Can you quote the items below back to me line for line, leaving every character unchanged?
--- Begin TASK MATERIAL ---
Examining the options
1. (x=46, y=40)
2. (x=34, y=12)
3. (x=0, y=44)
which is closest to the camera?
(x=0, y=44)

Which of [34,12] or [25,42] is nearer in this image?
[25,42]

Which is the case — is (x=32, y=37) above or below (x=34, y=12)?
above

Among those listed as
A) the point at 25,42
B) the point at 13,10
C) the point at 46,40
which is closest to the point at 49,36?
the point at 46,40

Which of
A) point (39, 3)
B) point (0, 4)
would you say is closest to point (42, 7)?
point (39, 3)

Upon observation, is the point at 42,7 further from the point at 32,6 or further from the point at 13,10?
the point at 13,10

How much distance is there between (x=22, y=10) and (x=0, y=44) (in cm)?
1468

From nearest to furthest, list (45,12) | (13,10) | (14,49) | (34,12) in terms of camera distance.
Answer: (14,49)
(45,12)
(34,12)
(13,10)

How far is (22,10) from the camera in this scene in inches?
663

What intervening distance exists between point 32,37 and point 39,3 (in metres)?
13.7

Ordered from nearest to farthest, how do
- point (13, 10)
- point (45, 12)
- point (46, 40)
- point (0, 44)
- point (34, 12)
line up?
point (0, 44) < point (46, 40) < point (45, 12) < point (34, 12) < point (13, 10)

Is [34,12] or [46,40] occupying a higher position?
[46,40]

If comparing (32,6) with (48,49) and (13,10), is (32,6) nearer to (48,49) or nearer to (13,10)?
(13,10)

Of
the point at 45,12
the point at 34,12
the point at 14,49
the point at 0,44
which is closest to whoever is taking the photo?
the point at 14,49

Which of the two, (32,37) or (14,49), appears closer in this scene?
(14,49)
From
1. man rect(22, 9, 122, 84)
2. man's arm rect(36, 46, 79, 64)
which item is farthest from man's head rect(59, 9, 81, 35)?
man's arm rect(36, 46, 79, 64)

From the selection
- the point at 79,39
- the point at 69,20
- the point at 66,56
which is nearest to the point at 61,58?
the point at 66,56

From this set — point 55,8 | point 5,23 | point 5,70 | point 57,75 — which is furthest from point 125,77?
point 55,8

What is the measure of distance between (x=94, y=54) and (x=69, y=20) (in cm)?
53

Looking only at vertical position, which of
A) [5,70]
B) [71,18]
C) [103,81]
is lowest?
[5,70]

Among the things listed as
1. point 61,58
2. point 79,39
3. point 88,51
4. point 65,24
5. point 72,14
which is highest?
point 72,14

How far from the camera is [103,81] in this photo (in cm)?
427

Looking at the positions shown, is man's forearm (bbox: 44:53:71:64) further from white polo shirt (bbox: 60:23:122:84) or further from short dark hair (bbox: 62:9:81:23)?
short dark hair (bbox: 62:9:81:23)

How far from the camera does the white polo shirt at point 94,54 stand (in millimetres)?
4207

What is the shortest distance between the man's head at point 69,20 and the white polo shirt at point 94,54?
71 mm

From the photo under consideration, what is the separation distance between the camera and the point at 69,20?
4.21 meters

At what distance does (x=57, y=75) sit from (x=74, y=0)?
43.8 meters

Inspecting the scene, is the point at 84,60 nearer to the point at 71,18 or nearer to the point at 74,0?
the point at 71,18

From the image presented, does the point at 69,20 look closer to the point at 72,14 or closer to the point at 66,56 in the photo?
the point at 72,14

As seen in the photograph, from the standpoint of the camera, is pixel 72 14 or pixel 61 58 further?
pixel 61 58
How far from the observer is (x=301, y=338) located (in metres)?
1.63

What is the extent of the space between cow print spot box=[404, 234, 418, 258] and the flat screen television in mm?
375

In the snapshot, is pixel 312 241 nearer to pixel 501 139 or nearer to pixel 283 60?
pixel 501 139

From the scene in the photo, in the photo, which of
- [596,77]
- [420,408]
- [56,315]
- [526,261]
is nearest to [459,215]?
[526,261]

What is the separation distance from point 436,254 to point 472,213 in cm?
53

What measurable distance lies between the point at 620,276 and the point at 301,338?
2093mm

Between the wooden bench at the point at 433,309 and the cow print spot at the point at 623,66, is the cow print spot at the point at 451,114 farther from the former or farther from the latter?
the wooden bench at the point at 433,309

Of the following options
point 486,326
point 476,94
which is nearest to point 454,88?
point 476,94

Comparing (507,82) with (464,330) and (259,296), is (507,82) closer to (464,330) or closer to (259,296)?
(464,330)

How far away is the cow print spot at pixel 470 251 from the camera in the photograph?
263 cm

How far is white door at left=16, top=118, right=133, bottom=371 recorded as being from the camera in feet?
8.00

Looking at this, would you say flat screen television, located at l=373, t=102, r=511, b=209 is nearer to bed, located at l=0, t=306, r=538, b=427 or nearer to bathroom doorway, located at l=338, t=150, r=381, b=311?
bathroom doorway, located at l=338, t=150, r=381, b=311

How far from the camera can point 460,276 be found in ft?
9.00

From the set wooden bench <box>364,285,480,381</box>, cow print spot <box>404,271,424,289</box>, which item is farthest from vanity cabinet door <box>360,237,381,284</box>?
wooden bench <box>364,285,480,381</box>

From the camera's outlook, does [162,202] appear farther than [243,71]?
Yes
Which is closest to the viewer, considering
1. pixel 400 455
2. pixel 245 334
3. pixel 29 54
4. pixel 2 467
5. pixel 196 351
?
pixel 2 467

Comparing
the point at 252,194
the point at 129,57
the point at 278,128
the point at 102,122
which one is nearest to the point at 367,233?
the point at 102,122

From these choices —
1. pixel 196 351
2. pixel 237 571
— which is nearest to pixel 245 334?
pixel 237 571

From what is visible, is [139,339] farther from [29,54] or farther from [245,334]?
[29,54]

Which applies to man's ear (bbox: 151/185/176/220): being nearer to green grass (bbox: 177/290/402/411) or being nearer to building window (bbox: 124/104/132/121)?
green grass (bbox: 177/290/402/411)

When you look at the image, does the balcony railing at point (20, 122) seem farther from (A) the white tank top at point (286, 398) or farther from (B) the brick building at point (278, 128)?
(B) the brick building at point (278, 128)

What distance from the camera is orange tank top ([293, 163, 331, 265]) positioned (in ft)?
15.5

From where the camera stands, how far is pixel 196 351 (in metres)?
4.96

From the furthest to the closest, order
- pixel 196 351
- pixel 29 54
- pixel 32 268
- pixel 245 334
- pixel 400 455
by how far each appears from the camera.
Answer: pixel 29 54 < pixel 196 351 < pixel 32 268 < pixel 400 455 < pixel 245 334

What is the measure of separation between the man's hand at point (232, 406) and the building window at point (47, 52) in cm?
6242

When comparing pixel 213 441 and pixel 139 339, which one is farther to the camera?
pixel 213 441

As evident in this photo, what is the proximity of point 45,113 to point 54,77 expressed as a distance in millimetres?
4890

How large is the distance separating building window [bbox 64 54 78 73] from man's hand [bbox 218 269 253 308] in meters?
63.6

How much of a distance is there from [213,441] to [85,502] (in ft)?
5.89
--- End TASK MATERIAL ---
• **RESPONSE TO THIS EXERCISE**
Examining the options
1. (x=46, y=40)
2. (x=34, y=12)
3. (x=0, y=44)
which is closest to the camera?
(x=0, y=44)

Which of [34,12] or [25,42] is nearer in this image?
[25,42]

Which is the case — is (x=32, y=37) above or below (x=34, y=12)?
above

Among those listed as
A) the point at 25,42
B) the point at 13,10
C) the point at 46,40
which is closest to the point at 49,36?
the point at 46,40

Which of
A) point (39, 3)
B) point (0, 4)
would you say is closest to point (42, 7)?
point (39, 3)

Upon observation, is the point at 42,7 further from the point at 32,6 or further from the point at 13,10?
the point at 13,10

How much distance is there between (x=22, y=10) and (x=0, y=44) (in cm)?
1468

From nearest to furthest, list (45,12) | (13,10) | (14,49) | (34,12) in terms of camera distance.
Answer: (14,49)
(45,12)
(34,12)
(13,10)

How far is (22,10) from the camera in this scene in inches?
663

What intervening distance exists between point 32,37 and point 39,3 (in metres)?
13.7

Ordered from nearest to farthest, how do
- point (13, 10)
- point (45, 12)
- point (46, 40)
- point (0, 44)
- point (34, 12)
line up?
point (0, 44) < point (46, 40) < point (45, 12) < point (34, 12) < point (13, 10)

Is [34,12] or [46,40] occupying a higher position?
[46,40]

If comparing (32,6) with (48,49) and (13,10), is (32,6) nearer to (48,49) or nearer to (13,10)?
(13,10)

Of
the point at 45,12
the point at 34,12
the point at 14,49
the point at 0,44
which is closest to whoever is taking the photo?
the point at 14,49

Which of the two, (32,37) or (14,49), appears closer in this scene?
(14,49)
From
1. man rect(22, 9, 122, 84)
2. man's arm rect(36, 46, 79, 64)
which item is farthest from man's head rect(59, 9, 81, 35)?
man's arm rect(36, 46, 79, 64)

From the selection
- the point at 79,39
- the point at 69,20
- the point at 66,56
which is nearest to the point at 61,58?
the point at 66,56

From this set — point 55,8 | point 5,23 | point 5,70 | point 57,75 — which is furthest from point 125,77?
point 55,8

What is the measure of distance between (x=94, y=54) and (x=69, y=20) (in cm)?
53

Looking only at vertical position, which of
A) [5,70]
B) [71,18]
C) [103,81]
is lowest?
[5,70]

Among the things listed as
1. point 61,58
2. point 79,39
3. point 88,51
4. point 65,24
5. point 72,14
which is highest?
point 72,14

How far from the camera is [103,81] in this photo (in cm)?
427

Looking at the positions shown, is man's forearm (bbox: 44:53:71:64) further from white polo shirt (bbox: 60:23:122:84) or further from short dark hair (bbox: 62:9:81:23)?
short dark hair (bbox: 62:9:81:23)

How far from the camera does the white polo shirt at point 94,54 stand (in millimetres)?
4207

What is the shortest distance between the man's head at point 69,20 and the white polo shirt at point 94,54?
71 mm

From the photo under consideration, what is the separation distance between the camera and the point at 69,20?
4.21 meters

At what distance does (x=57, y=75) sit from (x=74, y=0)?
43.8 meters

Inspecting the scene, is the point at 84,60 nearer to the point at 71,18 or nearer to the point at 74,0?
the point at 71,18

From the image presented, does the point at 69,20 look closer to the point at 72,14 or closer to the point at 66,56 in the photo?
the point at 72,14

As seen in the photograph, from the standpoint of the camera, is pixel 72 14 or pixel 61 58 further?
pixel 61 58
How far from the observer is (x=301, y=338) located (in metres)?
1.63

What is the extent of the space between cow print spot box=[404, 234, 418, 258] and the flat screen television in mm?
375

In the snapshot, is pixel 312 241 nearer to pixel 501 139 or nearer to pixel 283 60?
pixel 501 139

From the scene in the photo, in the photo, which of
- [596,77]
- [420,408]
- [56,315]
- [526,261]
is nearest to [459,215]?
[526,261]

What is the separation distance from point 436,254 to point 472,213 in cm?
53

What measurable distance lies between the point at 620,276 and the point at 301,338?
2093mm

Between the wooden bench at the point at 433,309 and the cow print spot at the point at 623,66, is the cow print spot at the point at 451,114 farther from the former or farther from the latter?
the wooden bench at the point at 433,309

Of the following options
point 486,326
point 476,94
which is nearest to point 454,88?
point 476,94

Comparing (507,82) with (464,330) and (259,296), is (507,82) closer to (464,330) or closer to (259,296)?
(464,330)

How far away is the cow print spot at pixel 470 251 from the camera in the photograph?
263 cm

How far is white door at left=16, top=118, right=133, bottom=371 recorded as being from the camera in feet?
8.00

Looking at this, would you say flat screen television, located at l=373, t=102, r=511, b=209 is nearer to bed, located at l=0, t=306, r=538, b=427 or nearer to bathroom doorway, located at l=338, t=150, r=381, b=311?
bathroom doorway, located at l=338, t=150, r=381, b=311

How far from the camera can point 460,276 be found in ft?
9.00

From the set wooden bench <box>364,285,480,381</box>, cow print spot <box>404,271,424,289</box>, which item is farthest from vanity cabinet door <box>360,237,381,284</box>?
wooden bench <box>364,285,480,381</box>

From the camera's outlook, does [162,202] appear farther than [243,71]?
Yes
Which is closest to the viewer, considering
1. pixel 400 455
2. pixel 245 334
3. pixel 29 54
4. pixel 2 467
5. pixel 196 351
?
pixel 2 467

Comparing
the point at 252,194
the point at 129,57
the point at 278,128
the point at 102,122
which one is nearest to the point at 367,233?
the point at 102,122

From these choices —
1. pixel 196 351
2. pixel 237 571
— which is nearest to pixel 245 334?
pixel 237 571

From what is visible, is [139,339] farther from [29,54] or farther from [245,334]?
[29,54]

Which applies to man's ear (bbox: 151/185/176/220): being nearer to green grass (bbox: 177/290/402/411) or being nearer to building window (bbox: 124/104/132/121)?
green grass (bbox: 177/290/402/411)

When you look at the image, does the balcony railing at point (20, 122) seem farther from (A) the white tank top at point (286, 398) or farther from (B) the brick building at point (278, 128)?
(B) the brick building at point (278, 128)

What distance from the camera is orange tank top ([293, 163, 331, 265]) positioned (in ft)?
15.5

From where the camera stands, how far is pixel 196 351 (in metres)?
4.96

From the furthest to the closest, order
- pixel 196 351
- pixel 29 54
- pixel 32 268
- pixel 245 334
- pixel 400 455
by how far each appears from the camera.
Answer: pixel 29 54 < pixel 196 351 < pixel 32 268 < pixel 400 455 < pixel 245 334

What is the measure of separation between the man's hand at point (232, 406) and the building window at point (47, 52) in cm?
6242

When comparing pixel 213 441 and pixel 139 339, which one is farther to the camera?
pixel 213 441

As evident in this photo, what is the proximity of point 45,113 to point 54,77 expressed as a distance in millimetres?
4890

How large is the distance separating building window [bbox 64 54 78 73] from man's hand [bbox 218 269 253 308] in meters?
63.6

How much of a distance is there from [213,441] to [85,502] (in ft)?
5.89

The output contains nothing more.